• **Excerpt provided**
Multicriteria decision-making (MCDM) approaches are commonly employed in the literature to analyse various aspects of green hydrogen adoption, production, and infrastructure. For instance, Trivedi and Gharib (2023) used the Decision-Making Trial and Evaluation Laboratory approach to identify key challenges in the green hydrogen sector. Dixit et al. (2024) employed the Fuzzy Interpretive Structural Modelling approach to identify and analyse the barriers hindering the adoption of green hydrogen in India's transportation sector. Sahebi et al. (2025) applied fuzzy Best Worst Method (BWM) to analyse key challenges associated with Mexico's green hydrogen supply chain. The work of Hosseini Dehshiri et al. (2025) used hybrid fuzzy methods of BWM and Combined Compromise Solution to prioritise the key challenges of hydrogen storage systems. Similarly, spatially integrated MCDM-Geographic Information System frameworks have been used to identify optimal sites for green hydrogen hubs in India (Thekkethil et al., 2024), solar-driven hydrogen production in Tunisia (Rekik and El Alimi, 2024), Morocco (Taoufik and Fekri, 2023), and Thailand (Ali et al., 2022), as well as hybrid solar-wind systems for hydrogen in Cameroon (Fotsing Metegam, 2025).
However, comprehensive MCDM-based analyses of green hydrogen adoption barriers and strategies remain notably absent for Ghana and the broader West African region. The unique socio-economic, technological, and institutional contexts of developing countries in SSA, characterised by different energy access patterns, financial constraints, infrastructure limitations, and governance structures, necessitate region-specific approaches that cannot be directly extrapolated from studies conducted in developed or other emerging economies. The green hydrogen context in Ghana differs from more commonly studied regions in several critical aspects. The country's energy system is characterised by rural-urban inequalities in electricity access, dependence on traditional biomass for cooking, and potential for decentralised renewable energy solutions that differ from centralised approaches common in developed nations. Furthermore, Ghana's position within the broader West African economic and political landscape offers unique opportunities for regional cooperation and export potential that are absent in landlocked countries. The interplay between domestic energy needs, regional integration through ECOWAS, and potential international export partnerships creates a complex decision-making environment requiring analytical approaches.
In this context, the study's main contribution lies in its contextual relevance and application of a structured decision-making model tailored to Ghana. This distinction is significant because, though numerous MCDM-based studies have been applied in developed and emerging economies, very few address the realities of SSA, where socio-economic, infrastructural, and governance conditions differ substantially. By situating the analysis within Ghana's unique energy transition pathway, this study fills a critical regional knowledge gap in the green hydrogen literature and provides a framework that aligns international methodological rigour with local applicability.

• **Raw data**

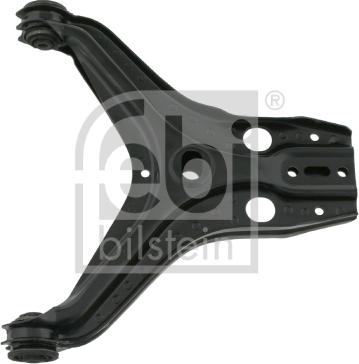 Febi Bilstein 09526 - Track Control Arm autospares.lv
==
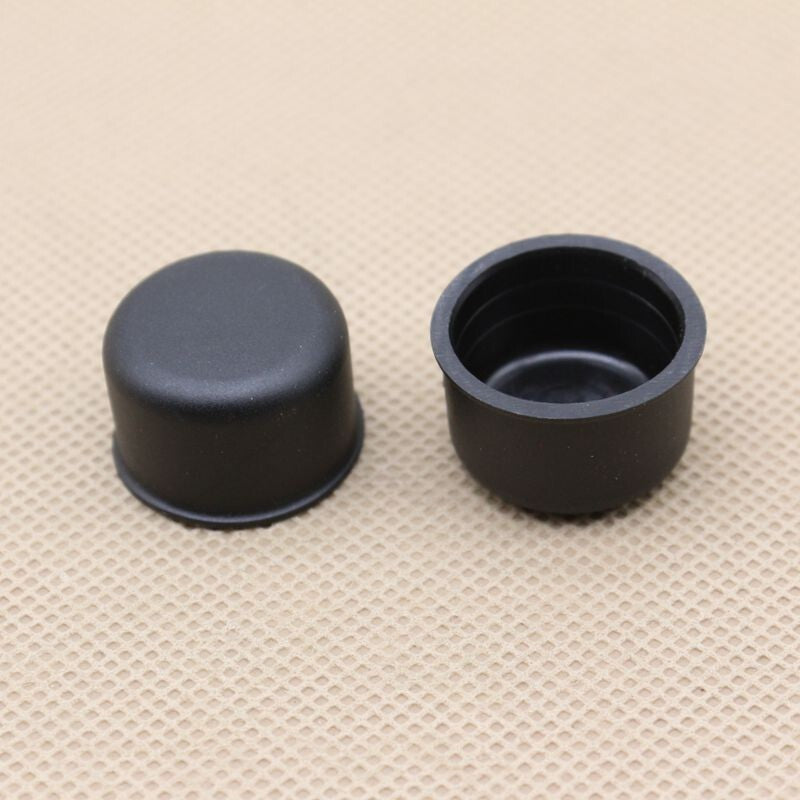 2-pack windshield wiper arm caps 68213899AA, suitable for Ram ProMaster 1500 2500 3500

• **Task instructions**
Please copy everything from "In this context, the" down to "with local applicability." in the green hydrogen excerpt, substituting "research gap" for "knowledge gap". This listing was drawn from a different source than the text.

• **Answer to this problem**
In this context, the study's main contribution lies in its contextual relevance and application of a structured decision-making model tailored to Ghana. This distinction is significant because, though numerous MCDM-based studies have been applied in developed and emerging economies, very few address the realities of SSA, where socio-economic, infrastructural, and governance conditions differ substantially. By situating the analysis within Ghana's unique energy transition pathway, this study fills a critical regional research gap in the green hydrogen literature and provides a framework that aligns international methodological rigour with local applicability.